November 27, 2024

Dallas Goedert’s punch sets the tone in Eagles’ knockout of Giants, and other observations

Giants #Giants

Before the one-handed catch for his first touchdown, and the 10-yard rumble that nearly became his second, Dallas Goedert delivered the knockout blow. It was instinctual. It was violent. It was perfectly legal. And by the end of a 38-7 exhibition of an Eagles playoff win over a laughably overmatched Giants team, it could easily have been forgotten.

We should refresh our memories, then. On a night when the Eagles landed every figurative punch they threw, it was a literal one that set the tone. On the third snap of the game, Goedert gathered in a pass from Jalen Hurts near the Giants’ 30-yard line, cradled the ball in his left hand, and then used his right to deliver a wild stiff-arm of a haymaker to the ear hole of Adoree’ Jackson. The blow knocked the stunned Giants cornerback out of balance and backward a couple of feet, clearing the way for Goedert to gain a few extra yards. By the time a second defender arrived to help wrangle him down, a message had been delivered. This wasn’t going to be a fight. It was going to be a mugging.

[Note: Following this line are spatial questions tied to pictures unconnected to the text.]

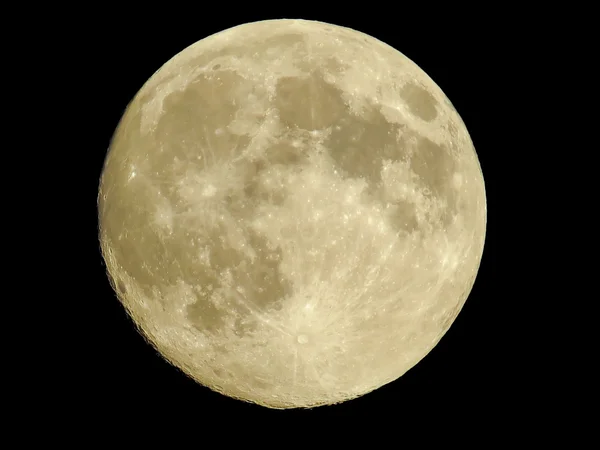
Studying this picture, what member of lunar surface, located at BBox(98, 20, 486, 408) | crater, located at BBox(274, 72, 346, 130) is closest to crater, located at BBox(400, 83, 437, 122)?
lunar surface, located at BBox(98, 20, 486, 408)

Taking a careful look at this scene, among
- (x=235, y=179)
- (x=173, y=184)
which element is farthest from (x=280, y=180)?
(x=173, y=184)

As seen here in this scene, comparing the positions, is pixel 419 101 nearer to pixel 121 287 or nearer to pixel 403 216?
pixel 403 216

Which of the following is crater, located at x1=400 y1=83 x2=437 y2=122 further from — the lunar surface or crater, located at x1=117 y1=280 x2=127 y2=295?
crater, located at x1=117 y1=280 x2=127 y2=295

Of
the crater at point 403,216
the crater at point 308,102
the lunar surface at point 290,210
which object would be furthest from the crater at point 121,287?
the crater at point 403,216

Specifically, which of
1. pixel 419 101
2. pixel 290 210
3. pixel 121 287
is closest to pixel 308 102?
pixel 290 210

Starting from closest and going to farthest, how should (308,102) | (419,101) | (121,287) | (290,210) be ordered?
(290,210), (308,102), (419,101), (121,287)

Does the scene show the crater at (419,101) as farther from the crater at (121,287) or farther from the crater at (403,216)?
the crater at (121,287)
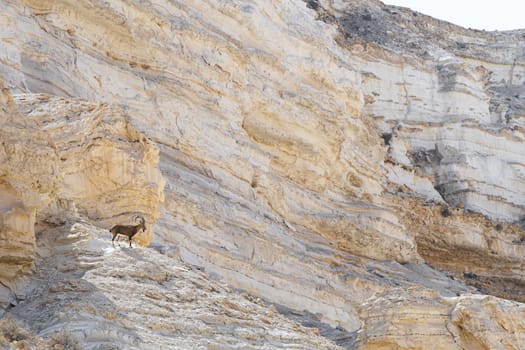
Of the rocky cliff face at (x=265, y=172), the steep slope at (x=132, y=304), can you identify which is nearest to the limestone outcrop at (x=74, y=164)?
the rocky cliff face at (x=265, y=172)

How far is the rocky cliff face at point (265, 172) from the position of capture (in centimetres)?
1346

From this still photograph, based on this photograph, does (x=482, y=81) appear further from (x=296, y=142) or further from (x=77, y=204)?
(x=77, y=204)

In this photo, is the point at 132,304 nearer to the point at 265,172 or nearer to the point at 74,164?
the point at 74,164

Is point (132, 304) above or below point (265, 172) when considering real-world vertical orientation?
below

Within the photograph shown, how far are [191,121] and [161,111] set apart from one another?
1.03 m

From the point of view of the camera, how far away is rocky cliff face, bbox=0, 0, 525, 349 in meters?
13.5

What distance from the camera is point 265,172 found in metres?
29.2

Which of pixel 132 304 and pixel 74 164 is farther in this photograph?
pixel 74 164

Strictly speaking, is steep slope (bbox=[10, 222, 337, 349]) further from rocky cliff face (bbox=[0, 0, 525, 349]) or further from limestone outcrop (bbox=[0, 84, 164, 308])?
limestone outcrop (bbox=[0, 84, 164, 308])

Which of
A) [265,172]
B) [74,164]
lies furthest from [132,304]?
[265,172]

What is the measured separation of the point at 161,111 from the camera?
25891 millimetres

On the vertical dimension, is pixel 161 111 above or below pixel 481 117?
below

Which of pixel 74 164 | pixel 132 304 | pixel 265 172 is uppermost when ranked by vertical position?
pixel 265 172

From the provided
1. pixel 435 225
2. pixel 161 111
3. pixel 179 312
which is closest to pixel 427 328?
pixel 179 312
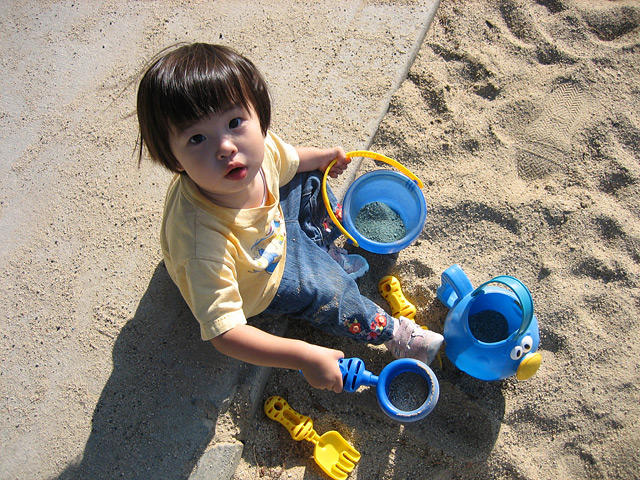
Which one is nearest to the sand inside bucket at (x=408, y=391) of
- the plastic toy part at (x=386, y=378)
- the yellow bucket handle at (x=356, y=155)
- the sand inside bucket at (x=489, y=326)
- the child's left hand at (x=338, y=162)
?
the plastic toy part at (x=386, y=378)

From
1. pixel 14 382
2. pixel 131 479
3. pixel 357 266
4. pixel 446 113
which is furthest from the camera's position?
pixel 446 113

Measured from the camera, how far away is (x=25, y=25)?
80.0 inches

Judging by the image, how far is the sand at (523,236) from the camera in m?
1.47

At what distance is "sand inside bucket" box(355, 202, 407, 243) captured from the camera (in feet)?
5.57

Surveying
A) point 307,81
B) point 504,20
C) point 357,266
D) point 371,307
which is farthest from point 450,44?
point 371,307

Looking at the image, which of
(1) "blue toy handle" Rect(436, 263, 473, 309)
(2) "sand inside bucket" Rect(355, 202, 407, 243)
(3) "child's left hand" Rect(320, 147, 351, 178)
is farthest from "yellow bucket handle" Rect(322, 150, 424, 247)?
(1) "blue toy handle" Rect(436, 263, 473, 309)

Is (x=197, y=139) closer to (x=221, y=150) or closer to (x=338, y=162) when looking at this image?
(x=221, y=150)

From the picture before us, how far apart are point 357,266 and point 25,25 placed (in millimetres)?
1603

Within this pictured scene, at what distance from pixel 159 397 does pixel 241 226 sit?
1.80 feet

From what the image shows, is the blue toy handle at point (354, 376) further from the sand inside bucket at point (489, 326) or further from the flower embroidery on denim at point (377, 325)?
the sand inside bucket at point (489, 326)

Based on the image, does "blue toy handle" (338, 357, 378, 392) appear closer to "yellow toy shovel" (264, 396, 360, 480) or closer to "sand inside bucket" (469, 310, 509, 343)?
"yellow toy shovel" (264, 396, 360, 480)

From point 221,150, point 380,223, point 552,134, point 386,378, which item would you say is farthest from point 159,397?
point 552,134

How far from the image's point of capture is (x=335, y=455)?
1.44 metres

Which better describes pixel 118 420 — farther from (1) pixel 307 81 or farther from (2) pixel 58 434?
(1) pixel 307 81
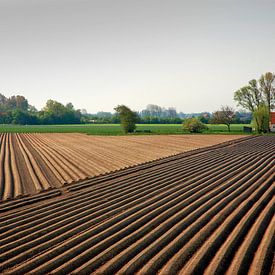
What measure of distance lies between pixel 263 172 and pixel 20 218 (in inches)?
566

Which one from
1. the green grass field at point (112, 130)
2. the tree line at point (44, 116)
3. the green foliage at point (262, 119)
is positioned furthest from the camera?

Games like this can make it difficult to perform any sort of thoughtful analysis. The Eagles were the better team, in every facet of the game, by several orders of magnitude. We’d already seen that once, and anybody who thought this time would be different was probably talking themselves into it. The big story on Saturday night had nothing to do with X’s and O’s or Jimmies and Joes. Rather, it was the statement that the Eagles made.

We belong here. You don’t. Now, get out of our way.

This is the kind of message that championship teams find a way to deliver on this kind of platform. It is one thing to be the better team. It is another thing to act like it.

That, right there, is what the Eagles did. You saw it throughout their four quarters of dominance up and down the field. Forget about the big plays: the 40-yard bomb from Jalen Hurts to DeVonta Smith on the second play of the game, the back-to-back sacks by Haason Reddick on third and fourth down, the blitz that forced a Daniel Jones interception by James Bradberry. Where the Eagles established their identity was in the moments in between.

You saw it when Marcus Epps chased down Saquon Barkley from behind with the Eagles up 28-0, his effort preventing a 39-yard run from becoming an 80-yard touchdown. You saw it each time Jalen Hurts carried the ball by design, including one run that he finished by lowering that much-talked-about shoulder.

» READ MORE: Jalen Hurts and a motley crew of playoff quarterbacks are the NFC’s new State of Play

In short, the Eagles looked and played like the kind of team that does not plan on losing now, next week, or ever.

A few other thoughts …

1) Give Jonathan Gannon credit. The Eagles’ defensive coordinator spent much of last season as a convenient scapegoat for a defense that simply did not have the personnel to compete at a championship level. Against the Giants, he showed exactly why his bosses never lost confidence. Gannon mostly relied on his players to be the players that they are. His defensive line dominated the day. On Barkley’s first rushing attempt, the Eagles had defensive tackles Fletcher Cox, Linval Joseph, and Javon Hargrave all in the game. All you saw was a wall of green going nowhere, and a cloud of white evaporating around it, and Barkley jogging in place.

2) Reddick’s performance was further testament to the credit that Eagles general manager Howie Roseman deserves for his personnel maneuvering. The offseason signing was a force throughout the game, never more than on the Giants’ first drive. On third-and-3 from the Eagles’ 35-yard-line, Reddick beat his man off the edge and forced Jones to step up in the pocket, where he tripped over a lineman’s feet and went down for a sack. On the next play, he used a bull rush to get to Jones and pull him down, forcing a turnover on downs and giving the offense the ball near midfield.

3) Goedert remains one of the more underrated players in the NFL. And you can sort of understand that when you look at his final stat line: five catches, 58 yards, a touchdown. Those aren’t the sort of numbers that will earn you mentions alongside guys like Travis Kelce, Mark Andrews, Darren Waller, and George Kittle. But he made his physical presence felt on every snap, and had a game that easily could have seen him double his statistical production if the situation had called for it.

4) Credit Nick Sirianni for the identity that he has built with this team, both in the locker room and with his playbook. Four players gained at least 30 yards rushing, including 112 by Kenny Gainwell and 90 by Miles Sanders. Collectively, the Eagles rushed for 268 yards and 17 first downs on 44 carries. They did what good teams do: what they do.